=== INPUT MATERIAL ===

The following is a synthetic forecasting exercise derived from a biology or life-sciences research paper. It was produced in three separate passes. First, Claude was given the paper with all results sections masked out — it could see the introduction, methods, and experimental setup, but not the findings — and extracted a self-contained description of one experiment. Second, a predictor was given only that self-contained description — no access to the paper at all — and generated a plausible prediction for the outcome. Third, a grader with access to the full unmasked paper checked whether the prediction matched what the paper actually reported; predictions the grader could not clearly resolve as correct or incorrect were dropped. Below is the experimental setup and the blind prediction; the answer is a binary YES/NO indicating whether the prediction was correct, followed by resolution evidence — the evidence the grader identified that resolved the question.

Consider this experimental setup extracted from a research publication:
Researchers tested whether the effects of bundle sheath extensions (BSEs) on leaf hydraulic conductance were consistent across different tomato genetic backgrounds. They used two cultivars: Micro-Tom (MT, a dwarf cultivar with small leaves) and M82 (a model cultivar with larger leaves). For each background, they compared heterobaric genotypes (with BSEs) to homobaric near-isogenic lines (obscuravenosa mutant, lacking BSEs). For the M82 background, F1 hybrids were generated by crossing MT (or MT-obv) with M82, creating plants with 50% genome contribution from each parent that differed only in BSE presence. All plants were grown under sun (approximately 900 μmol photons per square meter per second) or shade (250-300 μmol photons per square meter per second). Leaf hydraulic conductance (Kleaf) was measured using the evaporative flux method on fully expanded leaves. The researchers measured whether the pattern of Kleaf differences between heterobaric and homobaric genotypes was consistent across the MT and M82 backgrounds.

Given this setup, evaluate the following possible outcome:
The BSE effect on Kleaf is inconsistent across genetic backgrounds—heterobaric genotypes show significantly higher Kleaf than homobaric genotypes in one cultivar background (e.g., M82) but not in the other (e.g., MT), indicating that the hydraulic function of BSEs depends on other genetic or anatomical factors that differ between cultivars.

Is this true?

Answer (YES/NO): NO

===

**WHAT TO DO:** All lines from the one containing "Given this setup, evaluate" to the end of the data above are to be set down exactly; no others belong in the answer.

**TASK RESPONSE:**
Given this setup, evaluate the following possible outcome:
The BSE effect on Kleaf is inconsistent across genetic backgrounds—heterobaric genotypes show significantly higher Kleaf than homobaric genotypes in one cultivar background (e.g., M82) but not in the other (e.g., MT), indicating that the hydraulic function of BSEs depends on other genetic or anatomical factors that differ between cultivars.

Is this true?

Answer (YES/NO): NO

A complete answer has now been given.